# Given problem
Restate exactly, and only, the lines from the one with "Is the point at 321,184" through the end of the data, with both of those end lines kept. Drop any pictures.
[start Provided records]
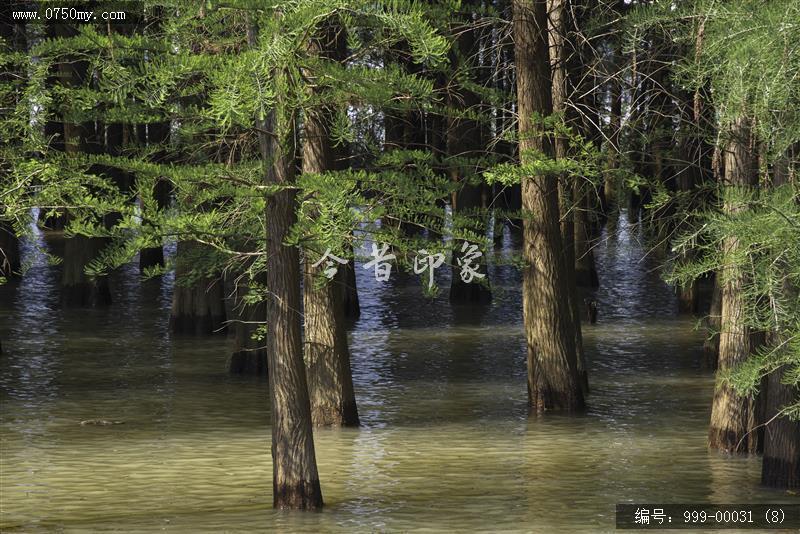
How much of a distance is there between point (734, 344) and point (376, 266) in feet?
16.3

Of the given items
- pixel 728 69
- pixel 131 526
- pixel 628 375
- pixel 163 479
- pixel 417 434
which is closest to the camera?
pixel 728 69

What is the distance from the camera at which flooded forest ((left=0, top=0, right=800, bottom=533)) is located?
1207cm

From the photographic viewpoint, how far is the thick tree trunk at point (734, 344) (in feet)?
48.1

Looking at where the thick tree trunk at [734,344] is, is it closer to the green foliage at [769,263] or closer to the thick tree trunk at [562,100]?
the green foliage at [769,263]

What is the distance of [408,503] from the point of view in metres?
13.6

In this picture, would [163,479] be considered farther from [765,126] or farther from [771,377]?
[765,126]

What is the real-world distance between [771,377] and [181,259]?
767cm

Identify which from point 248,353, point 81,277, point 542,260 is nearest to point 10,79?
point 81,277

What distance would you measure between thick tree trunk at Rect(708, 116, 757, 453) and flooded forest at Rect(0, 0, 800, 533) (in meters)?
0.04

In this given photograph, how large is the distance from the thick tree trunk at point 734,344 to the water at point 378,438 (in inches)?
13.2

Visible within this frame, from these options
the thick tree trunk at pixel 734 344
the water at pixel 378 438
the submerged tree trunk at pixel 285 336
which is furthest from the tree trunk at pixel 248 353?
the submerged tree trunk at pixel 285 336

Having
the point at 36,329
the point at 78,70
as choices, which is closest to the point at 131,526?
the point at 36,329

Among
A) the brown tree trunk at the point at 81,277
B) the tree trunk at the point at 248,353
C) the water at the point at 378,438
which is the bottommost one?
the water at the point at 378,438

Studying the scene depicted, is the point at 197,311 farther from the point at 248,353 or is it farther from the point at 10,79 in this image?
the point at 10,79
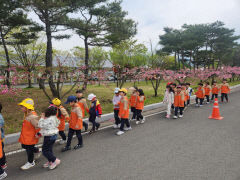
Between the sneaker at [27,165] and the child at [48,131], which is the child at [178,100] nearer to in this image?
the child at [48,131]

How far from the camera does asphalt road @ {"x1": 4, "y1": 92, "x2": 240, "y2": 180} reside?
3.01 m

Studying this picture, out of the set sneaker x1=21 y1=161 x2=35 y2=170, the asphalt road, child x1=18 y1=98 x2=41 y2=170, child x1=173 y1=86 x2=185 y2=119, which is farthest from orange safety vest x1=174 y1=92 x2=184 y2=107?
sneaker x1=21 y1=161 x2=35 y2=170

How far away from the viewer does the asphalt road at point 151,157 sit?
3.01 metres

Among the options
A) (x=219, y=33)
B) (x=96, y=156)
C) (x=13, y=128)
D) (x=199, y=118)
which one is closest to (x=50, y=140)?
(x=96, y=156)

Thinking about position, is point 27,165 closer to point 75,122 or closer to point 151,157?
point 75,122

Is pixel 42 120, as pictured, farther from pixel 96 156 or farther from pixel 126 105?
pixel 126 105

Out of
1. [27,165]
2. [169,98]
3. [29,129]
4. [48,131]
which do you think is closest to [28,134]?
[29,129]

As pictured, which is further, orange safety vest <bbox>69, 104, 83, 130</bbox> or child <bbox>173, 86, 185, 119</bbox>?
child <bbox>173, 86, 185, 119</bbox>

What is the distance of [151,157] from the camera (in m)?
3.63

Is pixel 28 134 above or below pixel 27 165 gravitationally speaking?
above

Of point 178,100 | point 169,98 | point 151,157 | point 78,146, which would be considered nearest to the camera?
point 151,157

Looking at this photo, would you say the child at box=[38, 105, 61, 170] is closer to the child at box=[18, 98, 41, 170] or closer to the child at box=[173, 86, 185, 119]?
the child at box=[18, 98, 41, 170]

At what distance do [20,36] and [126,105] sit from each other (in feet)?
29.6

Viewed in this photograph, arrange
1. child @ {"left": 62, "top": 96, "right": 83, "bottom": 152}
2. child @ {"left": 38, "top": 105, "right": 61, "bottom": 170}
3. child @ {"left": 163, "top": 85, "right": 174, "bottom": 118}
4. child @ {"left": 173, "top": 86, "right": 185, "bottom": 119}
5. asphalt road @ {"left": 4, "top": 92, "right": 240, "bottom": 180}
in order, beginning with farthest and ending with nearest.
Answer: child @ {"left": 163, "top": 85, "right": 174, "bottom": 118}
child @ {"left": 173, "top": 86, "right": 185, "bottom": 119}
child @ {"left": 62, "top": 96, "right": 83, "bottom": 152}
child @ {"left": 38, "top": 105, "right": 61, "bottom": 170}
asphalt road @ {"left": 4, "top": 92, "right": 240, "bottom": 180}
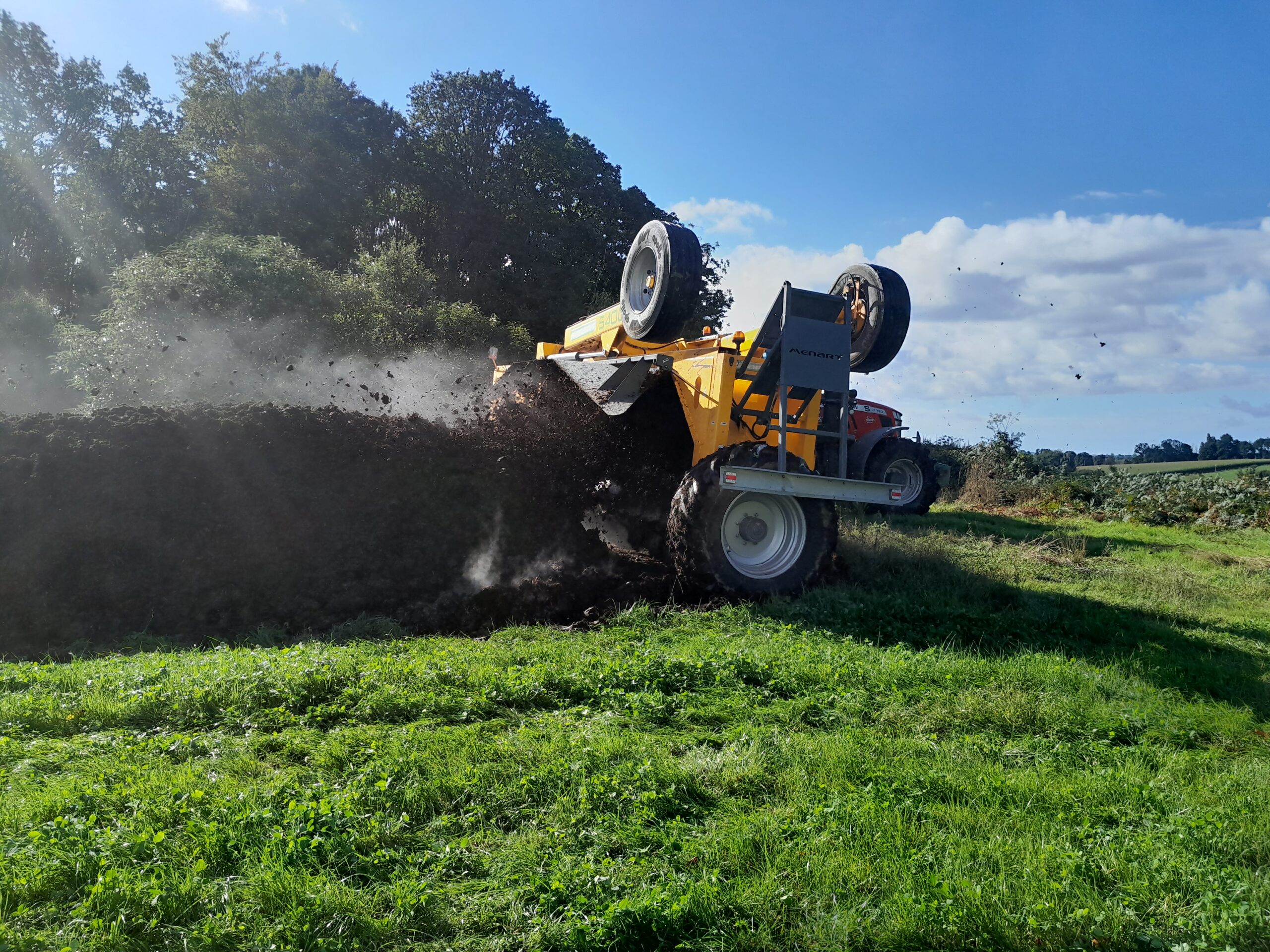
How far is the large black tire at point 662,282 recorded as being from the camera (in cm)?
927

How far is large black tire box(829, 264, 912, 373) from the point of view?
952cm

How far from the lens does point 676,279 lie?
365 inches

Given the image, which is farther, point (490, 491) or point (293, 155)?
point (293, 155)

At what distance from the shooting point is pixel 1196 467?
87.2 ft

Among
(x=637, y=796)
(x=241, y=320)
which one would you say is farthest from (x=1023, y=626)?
(x=241, y=320)

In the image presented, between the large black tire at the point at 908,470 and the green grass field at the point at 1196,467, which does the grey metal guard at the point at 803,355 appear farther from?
the green grass field at the point at 1196,467

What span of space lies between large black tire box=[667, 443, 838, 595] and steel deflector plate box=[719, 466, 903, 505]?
124 millimetres

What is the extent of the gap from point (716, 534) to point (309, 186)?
26.2m

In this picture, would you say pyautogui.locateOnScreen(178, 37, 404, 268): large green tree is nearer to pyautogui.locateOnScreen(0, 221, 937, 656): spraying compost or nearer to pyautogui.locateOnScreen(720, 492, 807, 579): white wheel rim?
Answer: pyautogui.locateOnScreen(0, 221, 937, 656): spraying compost

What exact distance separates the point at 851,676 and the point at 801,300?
4064mm

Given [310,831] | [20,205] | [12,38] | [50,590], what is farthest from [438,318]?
[12,38]

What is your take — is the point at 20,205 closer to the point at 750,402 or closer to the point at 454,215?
the point at 454,215

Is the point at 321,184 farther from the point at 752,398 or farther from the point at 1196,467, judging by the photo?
the point at 1196,467

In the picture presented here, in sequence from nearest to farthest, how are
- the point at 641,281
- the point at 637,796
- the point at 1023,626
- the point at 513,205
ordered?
1. the point at 637,796
2. the point at 1023,626
3. the point at 641,281
4. the point at 513,205
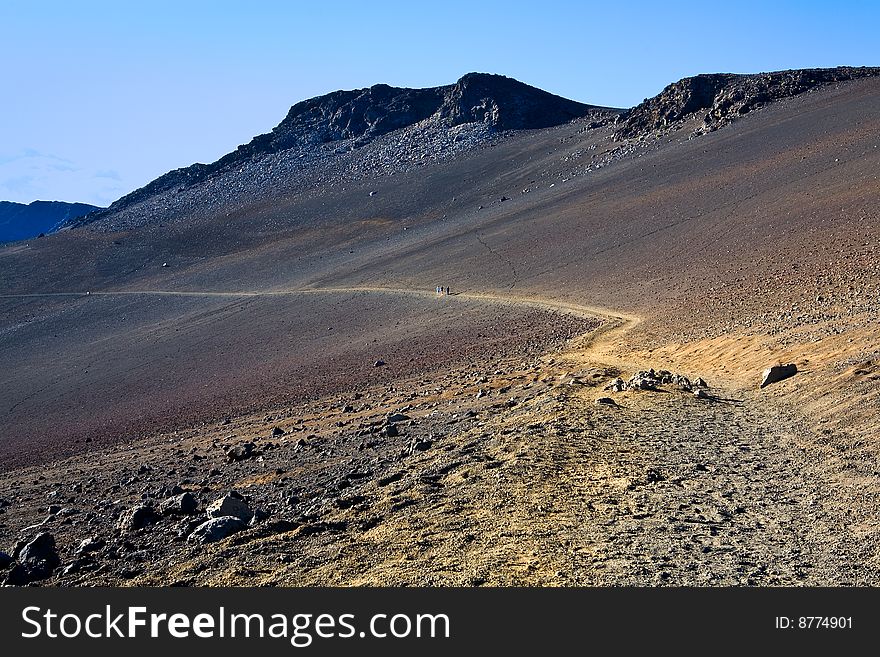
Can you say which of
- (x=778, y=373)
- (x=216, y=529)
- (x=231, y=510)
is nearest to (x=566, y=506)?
(x=216, y=529)

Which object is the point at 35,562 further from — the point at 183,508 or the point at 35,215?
the point at 35,215

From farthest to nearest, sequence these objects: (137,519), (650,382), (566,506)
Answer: (650,382), (137,519), (566,506)

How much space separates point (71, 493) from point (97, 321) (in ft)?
112

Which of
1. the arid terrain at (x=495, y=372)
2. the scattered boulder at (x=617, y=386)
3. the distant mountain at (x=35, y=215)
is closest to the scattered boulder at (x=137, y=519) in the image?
the arid terrain at (x=495, y=372)

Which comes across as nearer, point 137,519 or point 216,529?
point 216,529

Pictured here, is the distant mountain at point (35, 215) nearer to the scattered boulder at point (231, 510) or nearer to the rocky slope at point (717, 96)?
the rocky slope at point (717, 96)

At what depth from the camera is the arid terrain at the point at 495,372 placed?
8180mm

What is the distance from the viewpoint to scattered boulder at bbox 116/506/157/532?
10633 mm

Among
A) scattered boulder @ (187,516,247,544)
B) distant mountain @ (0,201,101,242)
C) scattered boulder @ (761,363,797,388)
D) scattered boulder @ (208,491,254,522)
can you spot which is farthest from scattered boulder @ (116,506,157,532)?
distant mountain @ (0,201,101,242)

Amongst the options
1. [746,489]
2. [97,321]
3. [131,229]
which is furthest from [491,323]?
[131,229]

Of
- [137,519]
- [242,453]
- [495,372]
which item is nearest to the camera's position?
→ [137,519]

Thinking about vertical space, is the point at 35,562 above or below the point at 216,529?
below

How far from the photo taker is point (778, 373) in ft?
47.2

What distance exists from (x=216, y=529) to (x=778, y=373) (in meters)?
[end Provided records]
# Final answer
Is the point at 321,184 farther from the point at 752,398 or farther from the point at 1196,467, judging by the photo?
the point at 1196,467

In the picture presented here, in sequence from nearest to farthest, how are
- the point at 641,281
- the point at 637,796
- the point at 1023,626
- the point at 513,205
ordered?
1. the point at 637,796
2. the point at 1023,626
3. the point at 641,281
4. the point at 513,205
Can you say which of
- (x=778, y=373)
- (x=216, y=529)
- (x=231, y=510)
is nearest to (x=566, y=506)?
(x=216, y=529)

Which object is the point at 35,562 further from — the point at 183,508 or the point at 35,215?
the point at 35,215

From farthest to nearest, sequence these objects: (137,519), (650,382), (566,506)
Answer: (650,382), (137,519), (566,506)

How much space separates point (71, 493) from point (97, 321) (in ft)?
112

Which of
1. the arid terrain at (x=495, y=372)
2. the scattered boulder at (x=617, y=386)
3. the distant mountain at (x=35, y=215)
is closest to the scattered boulder at (x=137, y=519) in the image?
the arid terrain at (x=495, y=372)

Which comes across as nearer, point 137,519 or point 216,529?
point 216,529

Pictured here, is the distant mountain at point (35, 215) nearer to the scattered boulder at point (231, 510) or nearer to the rocky slope at point (717, 96)?
the rocky slope at point (717, 96)

At what depth from the camera is the arid terrain at the point at 495,372 placed?
8180mm

What is the distance from the viewpoint to scattered boulder at bbox 116/506/157/532?
10633 mm

Among
A) scattered boulder @ (187,516,247,544)
B) distant mountain @ (0,201,101,242)
C) scattered boulder @ (761,363,797,388)
D) scattered boulder @ (208,491,254,522)
can you spot which is farthest from scattered boulder @ (116,506,157,532)?
distant mountain @ (0,201,101,242)

Amongst the options
1. [746,489]
2. [97,321]
3. [131,229]
which is furthest from [491,323]?
[131,229]

Of
- [137,519]
- [242,453]
- [495,372]
which item is nearest to the camera's position?
→ [137,519]

Thinking about vertical space, is the point at 35,562 above or below the point at 216,529?
below

How far from the photo taker is point (778, 373) in ft?
47.2

What distance exists from (x=216, y=529) to (x=778, y=373) (in meters)?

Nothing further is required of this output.